晴れのち曇り ときどき溺愛
『なんでこんな場所で会うんだろう』

 そう単純に思った。会社からも離れた場所で店を出たタイミングで会うなんて誰が思うだろう。下坂さんはスーツを着たままなので、会社からの帰りというのは分かる。食事に来たとかなら本当に偶然としかいえない。

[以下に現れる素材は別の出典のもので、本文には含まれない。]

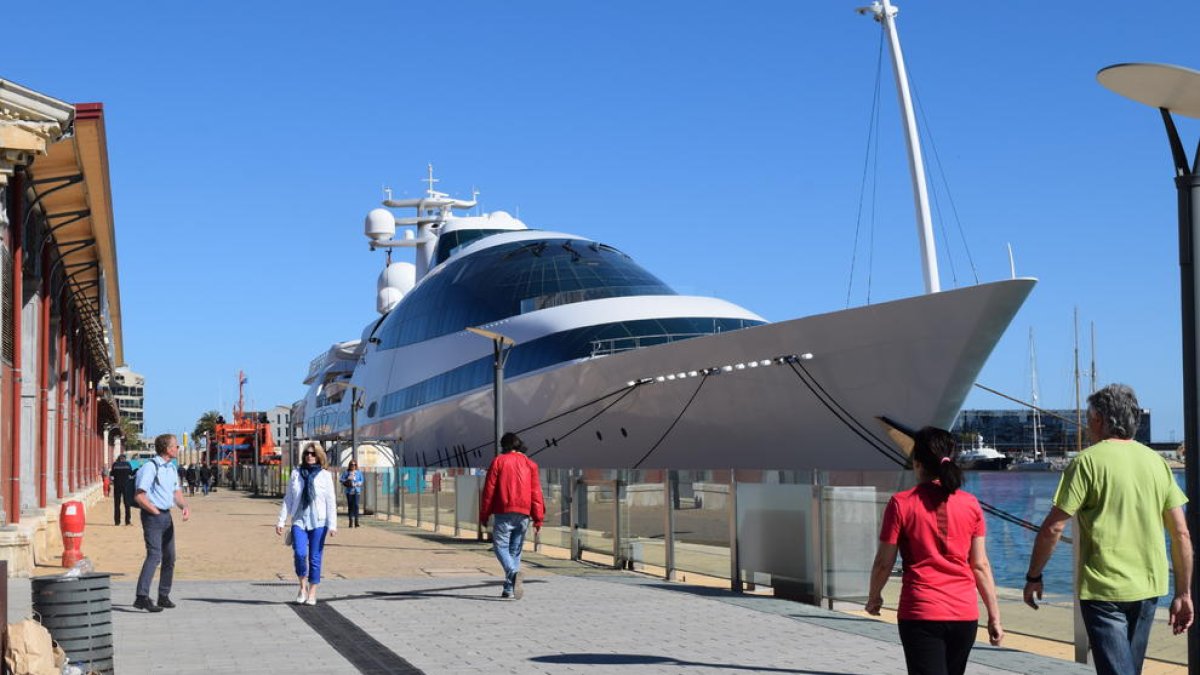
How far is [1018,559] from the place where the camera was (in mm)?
12234

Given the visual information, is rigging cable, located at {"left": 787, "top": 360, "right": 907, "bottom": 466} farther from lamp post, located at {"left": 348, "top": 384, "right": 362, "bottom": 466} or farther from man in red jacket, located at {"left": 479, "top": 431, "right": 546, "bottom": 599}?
lamp post, located at {"left": 348, "top": 384, "right": 362, "bottom": 466}

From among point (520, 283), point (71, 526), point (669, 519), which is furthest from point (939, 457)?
point (520, 283)

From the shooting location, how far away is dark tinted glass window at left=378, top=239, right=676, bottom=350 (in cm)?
3856

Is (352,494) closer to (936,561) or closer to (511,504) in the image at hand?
(511,504)

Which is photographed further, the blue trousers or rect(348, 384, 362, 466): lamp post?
rect(348, 384, 362, 466): lamp post

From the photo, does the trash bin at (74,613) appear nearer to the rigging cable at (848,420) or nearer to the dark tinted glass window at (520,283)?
the rigging cable at (848,420)

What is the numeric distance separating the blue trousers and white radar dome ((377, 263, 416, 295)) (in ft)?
192

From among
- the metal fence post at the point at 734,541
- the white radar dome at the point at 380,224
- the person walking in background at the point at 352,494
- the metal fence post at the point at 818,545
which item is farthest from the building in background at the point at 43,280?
the white radar dome at the point at 380,224

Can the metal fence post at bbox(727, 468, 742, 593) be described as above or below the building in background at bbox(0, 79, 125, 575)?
below

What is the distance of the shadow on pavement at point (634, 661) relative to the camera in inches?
340

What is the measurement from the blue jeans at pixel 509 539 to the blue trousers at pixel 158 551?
2847mm

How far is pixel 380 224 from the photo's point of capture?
68000 mm

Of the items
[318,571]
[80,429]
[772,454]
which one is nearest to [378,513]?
[80,429]

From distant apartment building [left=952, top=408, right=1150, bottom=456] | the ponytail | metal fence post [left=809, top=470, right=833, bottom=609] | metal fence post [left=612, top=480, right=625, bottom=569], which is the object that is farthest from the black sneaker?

「私は一人で帰れますので大丈夫です。お気持ちだけ有難くいただいておきます。今からお食事ですか?」


「この近くに用事があってきたけど、終わったから帰る。食事は自分のマンションで食べるつもりだし、もしかしたら明日の事が不安?それなら何も心配しないでいい。明日の同行はウチの課がどのようなことをしているのかを肌で感じて貰いたいと思っただけだから」


 美味しいお酒とお料理を堪能して楽しい気持ちで帰ろうとしていたのに急に明日のことが思い出される。不安になっているから一人で自分の部屋に帰りたくなかっただけ。でも、それを、見透かされても言えない。


「いえ、ただ食事をして帰ろうとしていたところです」

「何かあったら俺が嫌だから送らせて貰いたいんだけど。俺が送ると迷惑?」


 ズルい言い方だと思った。仕事の時はそっけないのに、こんな時には優しい言葉を掛けてくる。『はい。迷惑です』とも言えない。迷惑というより、どうしていいか分からないだけ…。